All of this can be recognized very well going deeply in to your program
InstantTrack but only after carefully reading your very informative file
IT manual.
Best 73" de
i8CVS Domenico
----- Original Message -----
From: Franklin Antonio <antonio@qualcomm.com>
To: G8IFF/KC8NHF <nigel@ngunn.net>
Cc: <amsat-bb@amsat.org>
Sent: Saturday, November 20, 2004 9:50 AM
Subject: Re: [amsat-bb] strange orbit
> At 03:00 PM 11/19/2004, G8IFF/KC8NHF wrote:
> >Would someone care to explain a figure of eight geo-synchronous orbit
> >around the earth that doesn't crash twice every orbit?
>
> The explanation is that the shape of the orbits of the Sirius satellites
> are elliptical, not "figure 8". I know they keep calling them "figure 8"

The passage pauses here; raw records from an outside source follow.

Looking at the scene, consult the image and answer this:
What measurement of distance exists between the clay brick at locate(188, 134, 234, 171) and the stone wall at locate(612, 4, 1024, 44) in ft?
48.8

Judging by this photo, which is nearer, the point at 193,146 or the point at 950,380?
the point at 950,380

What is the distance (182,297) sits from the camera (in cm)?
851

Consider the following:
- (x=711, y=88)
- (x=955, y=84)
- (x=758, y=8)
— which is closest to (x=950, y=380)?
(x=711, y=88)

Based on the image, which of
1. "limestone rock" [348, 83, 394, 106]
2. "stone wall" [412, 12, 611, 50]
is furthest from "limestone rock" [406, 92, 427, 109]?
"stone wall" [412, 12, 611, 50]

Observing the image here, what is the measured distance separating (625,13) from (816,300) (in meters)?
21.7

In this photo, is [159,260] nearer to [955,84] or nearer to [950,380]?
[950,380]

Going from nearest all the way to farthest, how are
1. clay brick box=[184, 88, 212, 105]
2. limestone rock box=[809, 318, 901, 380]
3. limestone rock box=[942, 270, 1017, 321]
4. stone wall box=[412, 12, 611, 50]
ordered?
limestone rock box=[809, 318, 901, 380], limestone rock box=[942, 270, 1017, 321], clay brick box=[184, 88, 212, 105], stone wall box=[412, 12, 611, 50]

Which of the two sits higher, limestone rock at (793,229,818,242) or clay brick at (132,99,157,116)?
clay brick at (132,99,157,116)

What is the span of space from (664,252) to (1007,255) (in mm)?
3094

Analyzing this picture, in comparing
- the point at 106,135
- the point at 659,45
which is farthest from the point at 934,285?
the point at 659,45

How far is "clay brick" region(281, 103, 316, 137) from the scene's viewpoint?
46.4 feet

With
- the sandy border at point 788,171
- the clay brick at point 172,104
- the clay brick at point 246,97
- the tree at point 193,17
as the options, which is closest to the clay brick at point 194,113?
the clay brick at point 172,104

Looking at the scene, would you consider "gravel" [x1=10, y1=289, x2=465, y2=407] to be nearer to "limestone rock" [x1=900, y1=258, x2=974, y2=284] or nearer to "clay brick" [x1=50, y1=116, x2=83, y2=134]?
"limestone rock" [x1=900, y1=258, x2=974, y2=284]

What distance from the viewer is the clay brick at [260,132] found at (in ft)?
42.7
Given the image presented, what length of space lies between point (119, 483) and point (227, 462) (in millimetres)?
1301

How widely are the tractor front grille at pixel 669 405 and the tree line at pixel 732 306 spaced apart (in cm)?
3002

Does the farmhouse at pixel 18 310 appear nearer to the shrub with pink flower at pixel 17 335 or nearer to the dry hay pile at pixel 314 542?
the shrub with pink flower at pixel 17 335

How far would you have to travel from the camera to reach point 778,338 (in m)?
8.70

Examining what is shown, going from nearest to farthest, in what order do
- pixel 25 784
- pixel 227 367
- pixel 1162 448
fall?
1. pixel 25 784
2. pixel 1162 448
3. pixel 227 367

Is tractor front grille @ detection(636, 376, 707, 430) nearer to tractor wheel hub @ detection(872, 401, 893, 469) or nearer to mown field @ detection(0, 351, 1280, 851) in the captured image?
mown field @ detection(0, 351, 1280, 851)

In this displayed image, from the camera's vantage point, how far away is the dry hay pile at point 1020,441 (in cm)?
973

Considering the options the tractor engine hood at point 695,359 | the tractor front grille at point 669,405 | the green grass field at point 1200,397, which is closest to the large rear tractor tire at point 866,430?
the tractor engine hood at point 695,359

> but that doesn't mean that the shape of the orbit is a figure 8.
>
> Most communication satellites are in circular orbits, because only
circular
> orbits can be geostationary (which means stays at the same place relative
> to the surface of the earth). Unfortunately these circular geostationary
> orbits only work at 0 degrees inclination, meaning they orbit around the
> equator. For folks on the equator that's great, but for folks at high
> latitudes the darn things appear at low elevations, ie down near the
> horizon which can be problematic.
>
> Now if you live at a high latitude, like the Russians, you might look for
a
> different solution. If you're building a mobile satellite system where
you
> want cars to have a good chance of having a clear path to the satellite,
> not blocked by buildings, you might look for a different solution.
>
> A different solution is an elliptical orbit, which is tilted at a nice
high
> inclination, so that when the satellite is the farthest from earth (at
> apogee) and therefore going around the center of the earth the slowest, it
> will be sitting above some nice high latitude (like where you live)
instead
> of over the equator. Because satellites in elliptical orbits spend most
of
> their time near the apogee, the thing will appear to hover there when
> viewed from earth, meaning it is usable a lot of the time. Maybe not all
> the time, but a lot of the time. If you have more than one of these
> satellites you can get them timed so that one or the other of them seems
to
> be hanging above you all the time. A lot like juggling. This is just
> about as good as a geostationary satellite, but obviously has some
> different properties. Its better for people with higher latitudes.
That's
> good. Geostationary satellites appear to stand still from the viewpoint
of
> a human on the surface of the rotating earth, but elliptical orbit
> satellites appear to move. That might be bad for providing TV to homes,
> for example, because people might need their dishes to move to stay
pointed
> at darn satellites. If you are building a system for which people are
> gonna use omnidirectional antennas which don't need pointing (on their
cars
> for example) then you don't care that the satellite appears to move from
> the viewpoint of the human standing on earth.
>
> So if you look up at this geosynchronous elliptical orbit satellite from a
> fixed point on the rotating earth, what do you see? If your eyes were
good
> enough you'd see the satellite move around a figure eight kinda
> thing. That's why they call 'em figure eight orbits. I don't call 'em
> that, but you gotta admit "figure 8" is probably a better term to put in
> marketing literature than "elliptical geosynchronous".
>
> Interestingly, real figure 8 shaped orbits are possible, but you can't
make
> 'em by only orbiting around one thing. The apollo missions used 'em to go
> to the moon, so that they would head back toward earth automatically if
for
> some reason they couldn't slow down when they were around the moon. I
used
> to fly figure 8 orbits around the sun and an orbiting planet in a space
war
> game I built in college which was a long long long time ago. I usually
> crashed after one or two times around the figure 8.